The huge crowds may now be gone, but the repercussions will linger. A new era of civil disobedience in Hong Kong began four days after a student strike was officially declared on Monday, September 22. On that Friday, supporters of Occupy Central with Love and Peace movement took over and occupied government headquarters.
Unhappy at electoral restrictions imposed by Beijing, the protesters began an unprecedented occupation of Hong Kong Island and Kowloon in a bid to put pressure on the government by disrupting the city’s capabilities and commerce. The occupation eased to end this week, with the leaders agreeing to talks with the Hong Kong government.
Remaining remarkably peaceful throughout, protesters barricaded themselves into key touristic and economic areas.
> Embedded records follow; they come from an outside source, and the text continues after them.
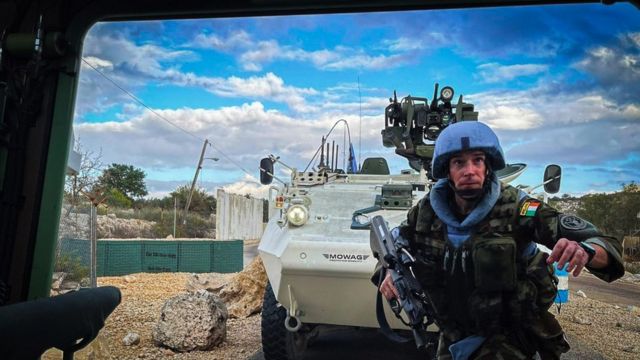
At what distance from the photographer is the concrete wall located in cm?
1552

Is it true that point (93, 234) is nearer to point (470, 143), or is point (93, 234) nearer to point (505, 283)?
point (470, 143)

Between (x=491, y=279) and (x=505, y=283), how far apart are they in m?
0.05

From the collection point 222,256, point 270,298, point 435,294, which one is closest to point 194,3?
point 435,294

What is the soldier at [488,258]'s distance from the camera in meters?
2.01

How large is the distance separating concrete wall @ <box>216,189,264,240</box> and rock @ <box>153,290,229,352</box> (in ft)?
30.1

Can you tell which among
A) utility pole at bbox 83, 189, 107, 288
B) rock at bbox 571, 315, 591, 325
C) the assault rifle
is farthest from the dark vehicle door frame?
rock at bbox 571, 315, 591, 325

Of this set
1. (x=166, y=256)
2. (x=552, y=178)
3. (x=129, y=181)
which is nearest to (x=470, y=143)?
(x=552, y=178)

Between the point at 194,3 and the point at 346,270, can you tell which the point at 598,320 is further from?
the point at 194,3

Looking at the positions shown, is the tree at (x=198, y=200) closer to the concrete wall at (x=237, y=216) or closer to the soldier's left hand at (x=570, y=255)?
the concrete wall at (x=237, y=216)

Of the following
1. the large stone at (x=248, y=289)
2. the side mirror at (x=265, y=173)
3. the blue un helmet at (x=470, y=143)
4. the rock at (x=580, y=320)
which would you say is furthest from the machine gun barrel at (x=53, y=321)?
the rock at (x=580, y=320)

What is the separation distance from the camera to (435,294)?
2.25 metres

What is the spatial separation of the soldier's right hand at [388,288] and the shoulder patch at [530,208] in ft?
1.83

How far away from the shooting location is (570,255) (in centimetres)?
177

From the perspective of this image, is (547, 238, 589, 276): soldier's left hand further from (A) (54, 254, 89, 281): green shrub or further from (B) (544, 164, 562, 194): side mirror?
(A) (54, 254, 89, 281): green shrub
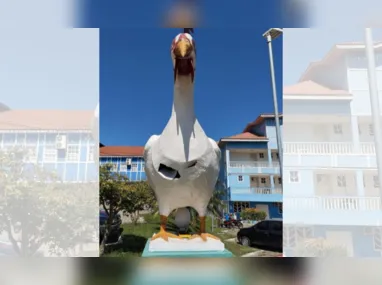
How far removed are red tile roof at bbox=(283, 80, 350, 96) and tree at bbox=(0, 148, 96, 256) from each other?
9.13ft

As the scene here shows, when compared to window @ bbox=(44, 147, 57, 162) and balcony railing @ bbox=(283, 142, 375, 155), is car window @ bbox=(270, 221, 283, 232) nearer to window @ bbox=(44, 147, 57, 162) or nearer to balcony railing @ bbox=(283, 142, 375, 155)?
balcony railing @ bbox=(283, 142, 375, 155)

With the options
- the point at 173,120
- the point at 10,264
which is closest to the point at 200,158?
the point at 173,120

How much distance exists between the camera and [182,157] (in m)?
1.91

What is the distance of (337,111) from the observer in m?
4.90

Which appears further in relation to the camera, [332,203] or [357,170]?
[357,170]

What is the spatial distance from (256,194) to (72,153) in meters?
4.86

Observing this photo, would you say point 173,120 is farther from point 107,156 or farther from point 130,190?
point 107,156

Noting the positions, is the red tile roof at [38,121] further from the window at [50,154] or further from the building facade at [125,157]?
the building facade at [125,157]

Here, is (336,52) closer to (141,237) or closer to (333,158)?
(333,158)

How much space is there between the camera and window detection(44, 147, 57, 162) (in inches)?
139

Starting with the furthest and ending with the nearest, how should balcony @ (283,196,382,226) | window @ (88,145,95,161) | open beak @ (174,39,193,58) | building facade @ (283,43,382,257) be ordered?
balcony @ (283,196,382,226) → building facade @ (283,43,382,257) → window @ (88,145,95,161) → open beak @ (174,39,193,58)

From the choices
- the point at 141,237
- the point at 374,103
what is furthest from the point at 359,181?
the point at 141,237

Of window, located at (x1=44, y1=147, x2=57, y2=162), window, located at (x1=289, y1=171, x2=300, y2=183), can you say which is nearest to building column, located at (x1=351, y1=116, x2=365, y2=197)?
window, located at (x1=289, y1=171, x2=300, y2=183)

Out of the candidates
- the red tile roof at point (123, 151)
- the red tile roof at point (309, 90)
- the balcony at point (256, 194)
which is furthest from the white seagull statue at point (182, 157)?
the balcony at point (256, 194)
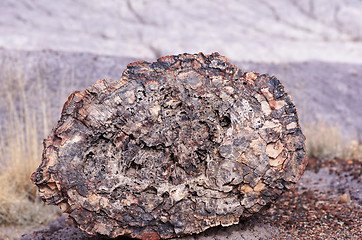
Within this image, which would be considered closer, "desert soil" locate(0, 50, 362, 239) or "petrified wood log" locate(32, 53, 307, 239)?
"petrified wood log" locate(32, 53, 307, 239)

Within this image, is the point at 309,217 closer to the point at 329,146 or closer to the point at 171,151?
the point at 171,151

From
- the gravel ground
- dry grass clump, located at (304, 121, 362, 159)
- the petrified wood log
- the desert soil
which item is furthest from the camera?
dry grass clump, located at (304, 121, 362, 159)

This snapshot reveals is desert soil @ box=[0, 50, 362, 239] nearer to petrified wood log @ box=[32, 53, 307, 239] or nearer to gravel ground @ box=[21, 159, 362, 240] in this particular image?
gravel ground @ box=[21, 159, 362, 240]

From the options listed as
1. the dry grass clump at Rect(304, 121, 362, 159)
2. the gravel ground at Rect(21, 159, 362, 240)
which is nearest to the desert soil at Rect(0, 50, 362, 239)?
the gravel ground at Rect(21, 159, 362, 240)

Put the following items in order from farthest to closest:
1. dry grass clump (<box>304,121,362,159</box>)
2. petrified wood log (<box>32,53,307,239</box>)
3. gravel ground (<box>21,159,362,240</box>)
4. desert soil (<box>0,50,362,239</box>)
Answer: dry grass clump (<box>304,121,362,159</box>) < desert soil (<box>0,50,362,239</box>) < gravel ground (<box>21,159,362,240</box>) < petrified wood log (<box>32,53,307,239</box>)

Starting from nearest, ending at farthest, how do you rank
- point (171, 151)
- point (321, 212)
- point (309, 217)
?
1. point (171, 151)
2. point (309, 217)
3. point (321, 212)

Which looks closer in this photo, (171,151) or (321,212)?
(171,151)

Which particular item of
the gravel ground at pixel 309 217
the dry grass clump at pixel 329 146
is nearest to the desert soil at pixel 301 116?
the gravel ground at pixel 309 217

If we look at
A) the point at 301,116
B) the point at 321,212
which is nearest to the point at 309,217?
the point at 321,212

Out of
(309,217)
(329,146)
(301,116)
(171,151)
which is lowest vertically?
(309,217)

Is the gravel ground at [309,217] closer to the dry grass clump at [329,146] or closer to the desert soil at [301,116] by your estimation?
the desert soil at [301,116]
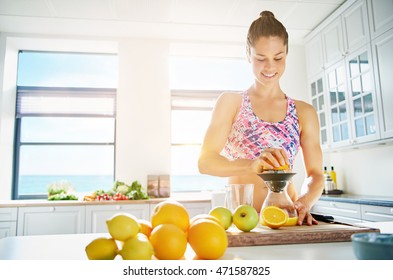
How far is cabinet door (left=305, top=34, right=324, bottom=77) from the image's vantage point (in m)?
3.15

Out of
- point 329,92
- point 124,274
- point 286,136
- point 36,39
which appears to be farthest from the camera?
point 36,39

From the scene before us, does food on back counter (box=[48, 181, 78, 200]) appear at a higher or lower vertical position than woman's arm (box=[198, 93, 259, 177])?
lower

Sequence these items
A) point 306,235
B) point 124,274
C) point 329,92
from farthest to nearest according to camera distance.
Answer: point 329,92
point 306,235
point 124,274

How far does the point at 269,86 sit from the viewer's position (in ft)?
3.90

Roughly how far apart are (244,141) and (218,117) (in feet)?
0.42

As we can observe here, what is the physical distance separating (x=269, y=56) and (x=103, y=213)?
214 cm

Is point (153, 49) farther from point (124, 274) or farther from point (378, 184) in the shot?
point (124, 274)

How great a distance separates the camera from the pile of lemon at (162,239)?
47cm

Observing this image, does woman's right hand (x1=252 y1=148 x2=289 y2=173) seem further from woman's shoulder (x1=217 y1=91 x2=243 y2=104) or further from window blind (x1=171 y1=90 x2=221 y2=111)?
window blind (x1=171 y1=90 x2=221 y2=111)

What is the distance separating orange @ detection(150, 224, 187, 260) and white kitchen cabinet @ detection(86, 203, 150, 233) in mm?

Armed with umbrellas for protection from pepper spray and the weather, the protesters earned a new name for the efforts: the Umbrella Revolution.
An overwhelmed police and government initially panicked in response to the massive crowds, deploying tear gas on Sunday, September 28. When that backfired, bringing more outraged citizens onto the streets, authorities shifted to a much more restrained approach. Still, protesters found themselves under attack from other groups, including local residents disgruntled at the disruptions.
Regardless of the immediate outcome, the protests marked Hong Kong’s political awakening, and a new constraint on Beijing’s ability to impose its will.